二人とも、隆緒を探している。隆緒は、家を出たまま自宅に戻ってきていないらしい。実は、隆緒は大学に合格した後の二週間、自動車免許を取りに行っていた。
薫の家を訪ねてきた隆緒。
顔を見て帰ろうとする隆緒に隆緒に薫は「ゴメンおれも子供だったんだ」と引き留める。
隆緒は、抱き着いて近況を報告するとそのまま縁側で寝落ちてしまう。
「まだまだガキだなあ」で〆。
あとがきの前の短編で、免許取り立ての隆緒が運転する車で二人は車で買い物に。
キスしようとして運転中だとNGされて「ケチ」と隆緒がむくれて終話。
この作品で言う「おとな」ってどんなだろう?読後、今も考えてます。
上手く文章にまとまんない。子供=寂しがり、という意味あいがありそう。
綺麗な御話でした。
始まり方が粋でした。
3ページほど現在のシーンがあってから♯1の表紙が入って話が続く。この表紙の入り方が絶妙で、冒頭シーンがあってからタイトルコールみたいな感じがして、ショートフィルムを観ているような気分になりました。
陶芸家と高校生の話です。
田舎の一軒家に窯を構えて陶芸をしている薫。
そこに毎日ごはんを作りにやってくる近所の高校生・隆緒。
年も違う、価値観も違う、だけど毎日一緒にごはんを食べる。
隆緒が無邪気なわんこ。どんなに憎まれ口を叩かれても「このひと!」と決めた飼い主に尻尾を振ってついていくようなまっすぐな子で、表情もくるくる変わって可愛いのです。
頼んだわけでもないのにやって来る隆緒を疎ましいと思いながらも、何だかんだと積極的に遠ざけはしない薫はまあ、素直じゃないです。捻くれてます。「先生に会いたいからに決まってんじゃん」と臆面もなくあっけらかんと言う隆緒に面食らいつつも、だんだん隆緒のいる生活が当たり前になってきているのに認めようとしない。意地っ張りだなあ。

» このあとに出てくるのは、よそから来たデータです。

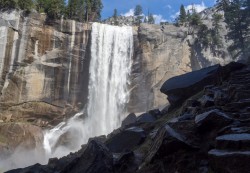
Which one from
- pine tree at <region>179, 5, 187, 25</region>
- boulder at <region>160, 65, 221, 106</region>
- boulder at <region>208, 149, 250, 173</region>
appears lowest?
boulder at <region>208, 149, 250, 173</region>

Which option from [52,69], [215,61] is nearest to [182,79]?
[52,69]

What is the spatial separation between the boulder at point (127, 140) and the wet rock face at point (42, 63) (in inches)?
1146

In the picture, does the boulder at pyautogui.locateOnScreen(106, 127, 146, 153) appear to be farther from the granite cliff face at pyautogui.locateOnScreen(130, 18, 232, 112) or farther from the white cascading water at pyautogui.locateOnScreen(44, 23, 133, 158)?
the granite cliff face at pyautogui.locateOnScreen(130, 18, 232, 112)

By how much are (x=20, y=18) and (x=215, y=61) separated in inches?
1255

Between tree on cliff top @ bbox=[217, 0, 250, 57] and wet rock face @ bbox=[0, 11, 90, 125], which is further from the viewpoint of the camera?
tree on cliff top @ bbox=[217, 0, 250, 57]

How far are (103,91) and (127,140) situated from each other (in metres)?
30.9

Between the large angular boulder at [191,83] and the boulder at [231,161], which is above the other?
the large angular boulder at [191,83]

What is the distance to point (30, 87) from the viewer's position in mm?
42281

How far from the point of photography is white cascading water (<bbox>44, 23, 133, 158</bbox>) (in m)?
43.3

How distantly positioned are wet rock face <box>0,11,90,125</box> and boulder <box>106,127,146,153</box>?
29108 mm

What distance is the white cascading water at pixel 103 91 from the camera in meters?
43.3

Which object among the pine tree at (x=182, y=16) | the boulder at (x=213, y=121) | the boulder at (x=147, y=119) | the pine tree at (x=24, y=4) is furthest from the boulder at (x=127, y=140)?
the pine tree at (x=182, y=16)

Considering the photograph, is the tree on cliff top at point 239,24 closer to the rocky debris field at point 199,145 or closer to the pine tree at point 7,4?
the pine tree at point 7,4

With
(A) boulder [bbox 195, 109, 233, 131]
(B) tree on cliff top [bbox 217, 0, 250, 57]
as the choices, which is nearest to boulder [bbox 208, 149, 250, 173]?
(A) boulder [bbox 195, 109, 233, 131]
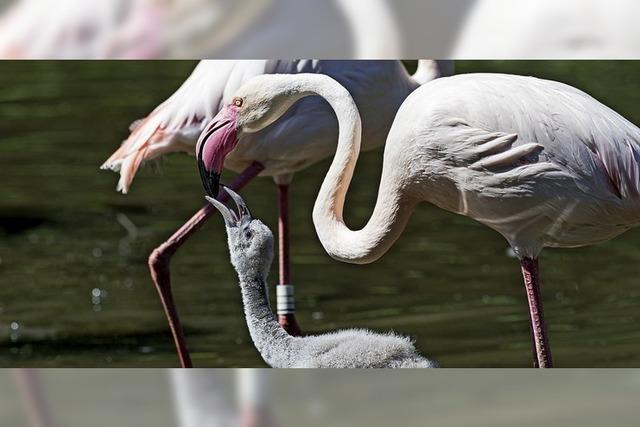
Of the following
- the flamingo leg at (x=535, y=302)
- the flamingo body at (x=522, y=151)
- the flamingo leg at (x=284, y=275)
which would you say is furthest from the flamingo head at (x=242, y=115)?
the flamingo leg at (x=535, y=302)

だけどグループ展の出品作を製作するにあたって師匠の目を意識しすぎて我を忘れたとき、「先生は誰のためにお皿つくってんの?」と隆緒に言われてハッとするんですよね。そこから作品も変わるし、少しずつ素直になっていく。計算のない真っ直ぐな言葉の力ってしみじみ偉大ですね。
この後はつらさのオンパレードでした。
あまり細かく書くと未読の方がもったいないので思ったことだけを。
素直にぶつかってくる、怖くてもぶつかっていけるのって若さ持つ力なんですよね。大人になって経験が増えていくと、ぶつかったら痛いことを知っているし、砕けたら死ぬほどつらいことも知っている。痛いのも死ぬような思いも避けて通れるならしたくない。

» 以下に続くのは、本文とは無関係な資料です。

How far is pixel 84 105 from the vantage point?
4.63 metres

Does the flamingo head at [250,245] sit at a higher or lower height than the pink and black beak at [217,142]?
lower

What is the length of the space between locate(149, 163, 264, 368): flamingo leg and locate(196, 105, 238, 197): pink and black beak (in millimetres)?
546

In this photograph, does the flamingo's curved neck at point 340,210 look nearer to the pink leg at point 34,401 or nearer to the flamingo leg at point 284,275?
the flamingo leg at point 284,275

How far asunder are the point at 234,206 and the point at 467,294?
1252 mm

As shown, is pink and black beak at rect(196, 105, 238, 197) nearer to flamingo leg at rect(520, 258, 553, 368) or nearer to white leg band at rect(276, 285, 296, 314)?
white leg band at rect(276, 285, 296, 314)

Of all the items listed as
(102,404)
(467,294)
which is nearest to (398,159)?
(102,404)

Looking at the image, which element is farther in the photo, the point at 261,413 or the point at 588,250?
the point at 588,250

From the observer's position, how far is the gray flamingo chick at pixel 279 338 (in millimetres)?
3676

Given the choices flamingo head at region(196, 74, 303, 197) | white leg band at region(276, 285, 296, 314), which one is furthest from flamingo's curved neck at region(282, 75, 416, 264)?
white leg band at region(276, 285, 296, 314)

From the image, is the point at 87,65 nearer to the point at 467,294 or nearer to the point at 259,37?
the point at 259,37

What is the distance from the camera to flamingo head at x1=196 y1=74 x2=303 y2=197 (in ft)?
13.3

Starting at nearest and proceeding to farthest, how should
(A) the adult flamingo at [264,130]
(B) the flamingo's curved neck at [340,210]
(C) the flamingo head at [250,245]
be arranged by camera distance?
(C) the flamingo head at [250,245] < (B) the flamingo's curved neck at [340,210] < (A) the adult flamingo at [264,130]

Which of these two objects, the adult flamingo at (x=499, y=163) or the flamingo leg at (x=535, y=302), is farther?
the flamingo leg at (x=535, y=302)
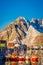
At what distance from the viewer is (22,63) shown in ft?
82.4

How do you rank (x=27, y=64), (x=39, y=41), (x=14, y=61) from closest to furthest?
(x=14, y=61) < (x=27, y=64) < (x=39, y=41)

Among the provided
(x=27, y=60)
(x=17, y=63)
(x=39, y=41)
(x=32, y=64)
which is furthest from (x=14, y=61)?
(x=39, y=41)

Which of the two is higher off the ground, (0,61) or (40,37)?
(40,37)

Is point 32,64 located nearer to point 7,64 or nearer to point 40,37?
point 7,64

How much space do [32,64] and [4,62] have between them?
2.64m

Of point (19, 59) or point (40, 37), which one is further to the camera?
point (40, 37)

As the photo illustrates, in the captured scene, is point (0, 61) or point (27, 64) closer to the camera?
point (0, 61)

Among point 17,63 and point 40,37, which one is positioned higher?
point 40,37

自分の心を守ることだけに必死で、薫は素直に気持ちを伝えることができないまま、「忘れてくれたらいい」なんて言うけれど、隆緒の幼馴染がいじわるだけどgood jobだったおかげで、ぶつかる勇気を取り戻した場面は感動しました。
ラストも本当に良かった。この2人はずっとずーっとこんな感じでいてほしいなあ。好きだー。
他に短編が2つ収録されていました。
発表年はそんなに変わらないのに「追い風1.5m」だけ画風がずいぶん違う印象でした。
陸上部の先輩に目をつけられたフォームが綺麗な同級生と、親しいわけでもないのにその子をかばった子の話。画風のせいか、あまり何も思うことがなく…。
もうひとつの「let there be love」は一方通行の想いの話。ずっと好きな幼馴染が見ていたのは自分とそっくりな姉だった。自分が女だったら…、という切ない話でした。
言える距離だからこそ言えない、自分じゃないひとを見続ける相手の横顔を見るつらさ、胸に沁みました。
表題作(全3話)と読み切り短編が二つ、計3つのお話が収録されています。
表題作は、年下わんこ攻め×ツン?クール?デレの陶芸家。
子供扱いにむくれて早く大人になりたい!と願う年下わんこ攻めらしいお話だけど、正直あまり印象に残ってません….わんこ大好きなんだけどなぁ…。
一番印象に残るのが【レット・ゼア・ビー・ラブ】
みつが片思いしてきた幼馴染の浩太。だけど浩太が好きなのは自分の姉。そんな姉が結婚することになり…。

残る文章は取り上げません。